Fears that AU$400m AUSTRAC fine will cause Star’s supernova
Australia’s financial crimes watchdog AUSTRAC could push casino operator Star Entertainment close to the brink if it is granted the AU$400m fine it is asking for from the Federal Court.
The Star Sydney saw its licence suspended in 2022 over AML violations but is still allowed to operate. The proposed fine eclipses the AU$300m rescue package that Bally’s agreed to from Bally’s Corp.
During a Federal Court hearing this week, AUSTRAC’s Simon White SC, said: “If you want to run a casino, you’ve got to put in place very costly and significant systems, processes and controls. There was a manifest failure on the part of Star to do that and that warrants this court imposing a very high penalty, much higher than $100m.
“An oppressive penalty, we accept, is not appropriate but $400m is not an oppressive penalty in this case. It’s an appropriate penalty for specific and general deterrence purposes,” he added. “Those failures were the inevitable result of a corporate culture that prioritised profit over compliance.”
Star committed ‘innumerable contraventions’ of AML laws, welcoming custom from 117 high-risk customers, who came with a money laundering risk.
Mr White added: “The Suncity case study reveals the extent to which management, senior management, abdicated their responsibility.
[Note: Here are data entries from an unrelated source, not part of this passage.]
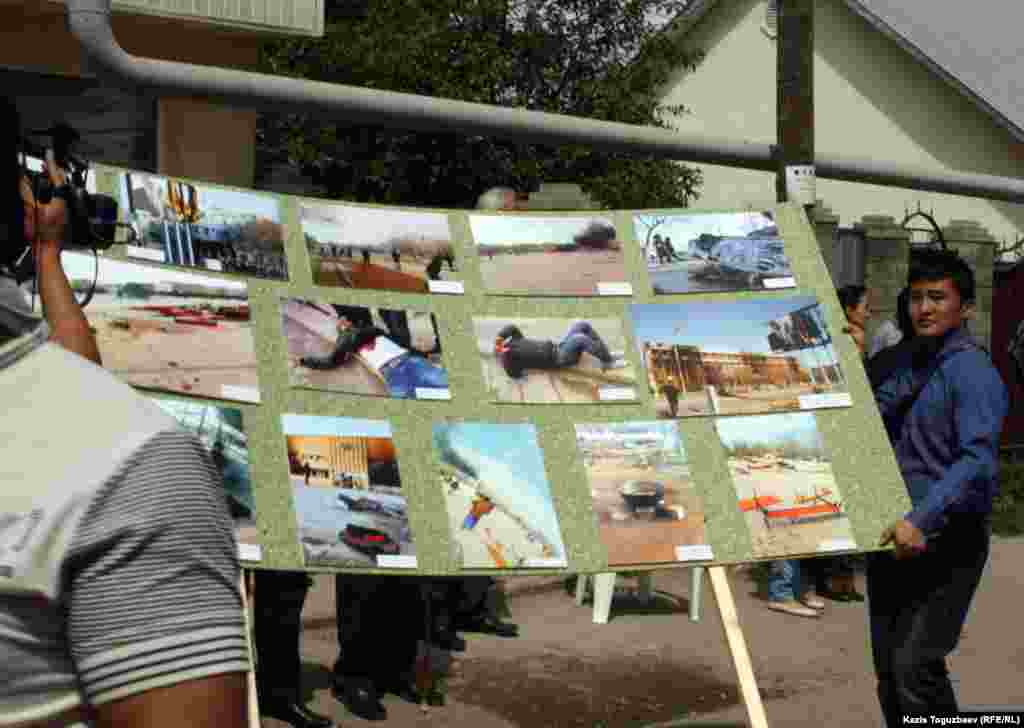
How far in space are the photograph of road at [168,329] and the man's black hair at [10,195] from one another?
9.52ft

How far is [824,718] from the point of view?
21.8ft

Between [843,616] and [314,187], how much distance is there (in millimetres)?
13920

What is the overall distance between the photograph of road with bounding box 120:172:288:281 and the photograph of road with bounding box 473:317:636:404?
675 millimetres

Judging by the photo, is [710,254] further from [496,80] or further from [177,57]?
[496,80]

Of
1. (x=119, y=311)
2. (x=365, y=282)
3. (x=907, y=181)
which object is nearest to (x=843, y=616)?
(x=907, y=181)

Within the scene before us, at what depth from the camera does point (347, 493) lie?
453 centimetres

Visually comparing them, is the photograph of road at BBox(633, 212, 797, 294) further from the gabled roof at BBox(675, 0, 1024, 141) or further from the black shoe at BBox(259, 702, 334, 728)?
the gabled roof at BBox(675, 0, 1024, 141)

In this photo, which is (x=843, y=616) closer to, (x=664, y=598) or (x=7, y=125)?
(x=664, y=598)

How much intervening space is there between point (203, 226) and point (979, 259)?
1160 cm

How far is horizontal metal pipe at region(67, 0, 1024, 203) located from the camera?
4.62 metres
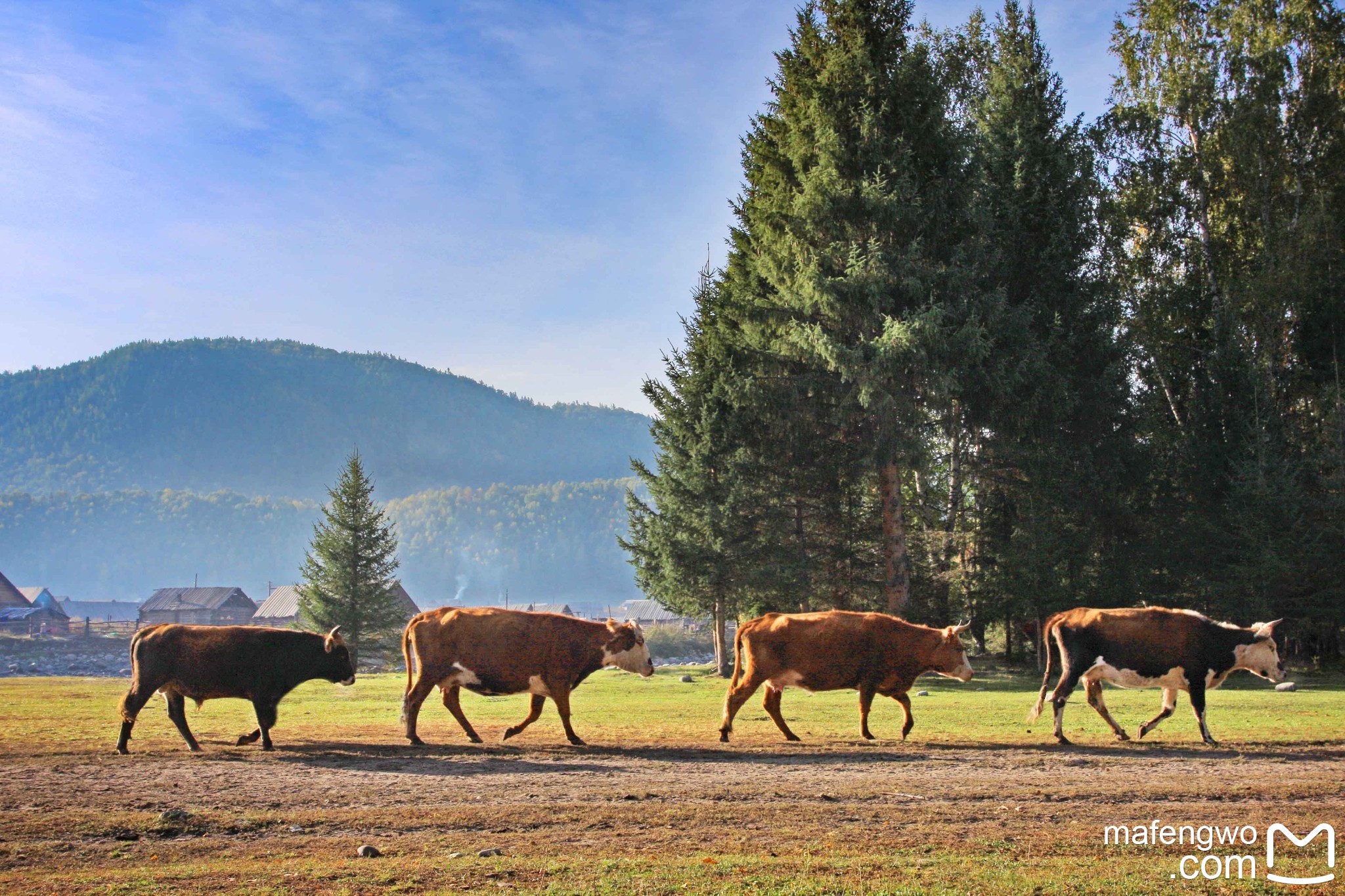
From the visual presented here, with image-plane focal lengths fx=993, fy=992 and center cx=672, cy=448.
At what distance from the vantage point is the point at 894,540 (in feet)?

There was a deliberate courting of (money-laundering-terrorism-financing) risks and likely contraventions.”
“They would have the opportunity to gamble that money, get the returns, wash it, do it again,” Barrister Daniel Tynan told Justice Cameron Moore.
It worked with Macau-based junket Suncity to run an unbranded VIP gaming room known as Salon 95 with credit lines of up to AU$266.67m.
Indeed, its high-risk junket business accounted for 14 per cent of the company’s revenue over a five-year period.